Ryan Qin, Ibrahim Amna, Cohen Martin H, Johnson John, Ko Chia-wen, Sridhara Rajeshwari, Justice Robert, Pazdur Richard
Division of Oncology Drug Products, Center for Drug Evaluation and Research, US Food and Drug Administration, Silver Spring, Maryland 20993, USA.
Oncologist. 2008 Oct;13(10):1114-9. doi: 10.1634/theoncologist.2008-0816. Epub 2008 Oct 10.
On March 13, 2007, the U.S. Food and Drug Administration approved lapatinib (Tykerb tablets; GlaxoSmithKline, Philadelphia), an oral, small molecule, dual tyrosine kinase inhibitor of ErbB-2 and ErbB-1, for use in combination with capecitabine for the treatment of patients with human epidermal growth factor receptor (HER)-2-overexpressing metastatic breast cancer who had received prior therapy including an anthracycline, a taxane, and trastuzumab. One multicenter, open-label, randomized trial was submitted. Eligible patients had stage IIIb or IV breast cancer, ErbB-2 overexpression (immunohistochemistry 3+ or 2+ with fluorescence in situ hybridization confirmation), measurable disease, a 0 or 1 Eastern Cooperative Oncology Group performance status score, a cardiac ejection fraction within the institutional normal range, and adequate laboratory function. Patients received either lapatinib (1,250 mg once daily on days 1-21) plus capecitabine (1,000 mg/m(2) every 12 hours on days 1-14) every 21 days or capecitabine alone (1,250 mg/m(2) every 12 hours on days 1-14) every 21 days. The primary endpoint was time to progression (TTP) determined by a blinded independent review panel. After TTP results of a prespecified interim analysis were made available, study enrollment was discontinued (399 patients enrolled). The median TTP was 27.1 versus 18.6 weeks (hazard ratio, 0.57; p = .00013) favoring the lapatinib plus capecitabine arm. Response rates were 23.7% (lapatinib plus capecitabine) versus 13.9% (capecitabine alone). Survival data were not mature. Although the toxicities observed in the lapatinib and capecitabine combination arm were generally similar to those in the capecitabine alone arm, a higher incidence of diarrhea and rash was noted with the combination. Grade 3 or 4 adverse reactions that occurred with a frequency of >5% in patients on the combination arm were diarrhea (13%) and palmar-plantar erythrodysesthesia (12%). There was a 2% incidence of reversible decreased left ventricular function in the combination arm.

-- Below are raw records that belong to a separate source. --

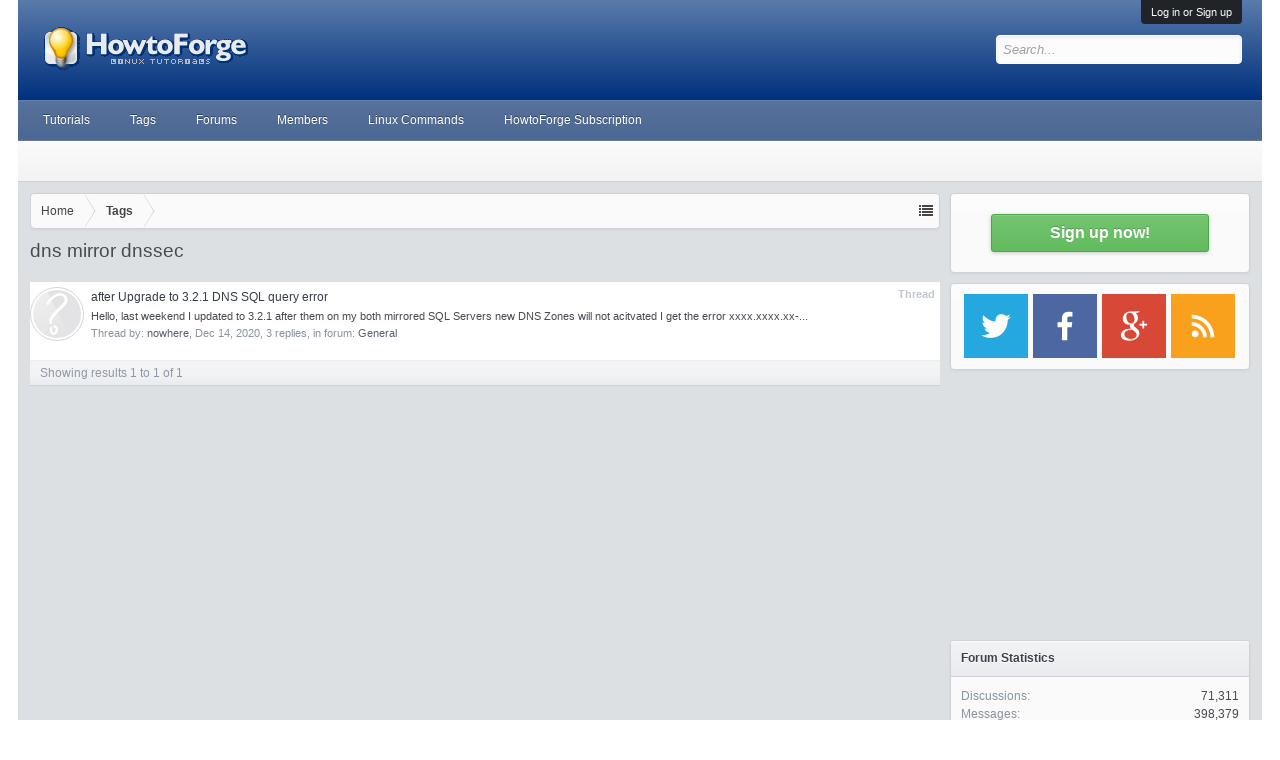

--- FILE ---
content_type: text/html; charset=utf-8
request_url: https://www.google.com/recaptcha/api2/aframe
body_size: 268
content:
<!DOCTYPE HTML><html><head><meta http-equiv="content-type" content="text/html; charset=UTF-8"></head><body><script nonce="iw0uT_QPFxaTCDq_zOGpxQ">/** Anti-fraud and anti-abuse applications only. See google.com/recaptcha */ try{var clients={'sodar':'https://pagead2.googlesyndication.com/pagead/sodar?'};window.addEventListener("message",function(a){try{if(a.source===window.parent){var b=JSON.parse(a.data);var c=clients[b['id']];if(c){var d=document.createElement('img');d.src=c+b['params']+'&rc='+(localStorage.getItem("rc::a")?sessionStorage.getItem("rc::b"):"");window.document.body.appendChild(d);sessionStorage.setItem("rc::e",parseInt(sessionStorage.getItem("rc::e")||0)+1);localStorage.setItem("rc::h",'1768633366342');}}}catch(b){}});window.parent.postMessage("_grecaptcha_ready", "*");}catch(b){}</script></body></html>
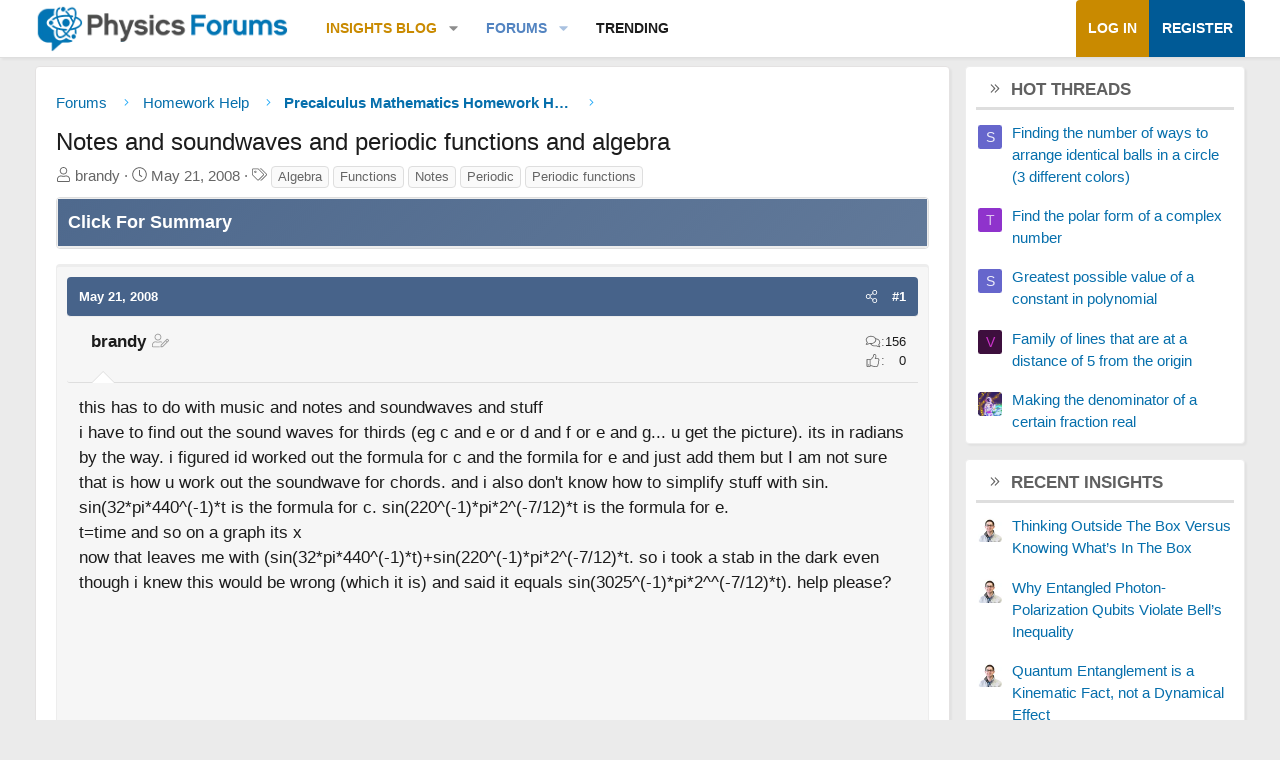

--- FILE ---
content_type: text/html; charset=utf-8
request_url: https://www.google.com/recaptcha/api2/aframe
body_size: 266
content:
<!DOCTYPE HTML><html><head><meta http-equiv="content-type" content="text/html; charset=UTF-8"></head><body><script nonce="UnggHKhqcrMiRbv6NwrJhw">/** Anti-fraud and anti-abuse applications only. See google.com/recaptcha */ try{var clients={'sodar':'https://pagead2.googlesyndication.com/pagead/sodar?'};window.addEventListener("message",function(a){try{if(a.source===window.parent){var b=JSON.parse(a.data);var c=clients[b['id']];if(c){var d=document.createElement('img');d.src=c+b['params']+'&rc='+(localStorage.getItem("rc::a")?sessionStorage.getItem("rc::b"):"");window.document.body.appendChild(d);sessionStorage.setItem("rc::e",parseInt(sessionStorage.getItem("rc::e")||0)+1);localStorage.setItem("rc::h",'1768642929018');}}}catch(b){}});window.parent.postMessage("_grecaptcha_ready", "*");}catch(b){}</script></body></html>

2007年3月13日,美国食品药品监督管理局批准了拉帕替尼(泰立沙片;葛兰素史克公司,费城),一种口服的小分子、ErbB-2和ErbB-1双重酪氨酸激酶抑制剂,与卡培他滨联合用于治疗人表皮生长因子受体(HER)-2过表达的转移性乳腺癌患者,这些患者之前接受过包括蒽环类药物、紫杉烷类药物和曲妥珠单抗在内的治疗。提交了一项多中心、开放标签、随机试验。符合条件的患者患有IIIb期或IV期乳腺癌、ErbB-2过表达(免疫组织化学3+或2+且荧光原位杂交确认)、可测量的疾病、东部肿瘤协作组体能状态评分为0或1、心脏射血分数在机构正常范围内以及实验室功能良好。患者每21天接受一次拉帕替尼(第1 - 21天每日一次,每次1250 mg)加卡培他滨(第1 - 14天每12小时一次,每次1000 mg/m²)或仅接受卡培他滨(第1 - 14天每12小时一次,每次1250 mg/m²)。主要终点是由一个盲法独立审查小组确定的疾病进展时间(TTP)。在预先指定的中期分析得出TTP结果后,研究入组停止(共入组399例患者)。拉帕替尼加卡培他滨组的中位TTP为27.1周,而卡培他滨单药组为18.6周(风险比为0.57;p = 0.00013),拉帕替尼加卡培他滨组更具优势。缓解率分别为23.7%(拉帕替尼加卡培他滨)和13.9%(卡培他滨单药)。生存数据尚未成熟。虽然在拉帕替尼和卡培他滨联合组观察到的毒性一般与卡培他滨单药组相似,但联合组腹泻和皮疹的发生率更高。联合组中发生率>5%的3级或4级不良反应为腹泻(13%)和手足红斑性感觉异常(12%)。联合组中可逆性左心室功能下降的发生率为2%。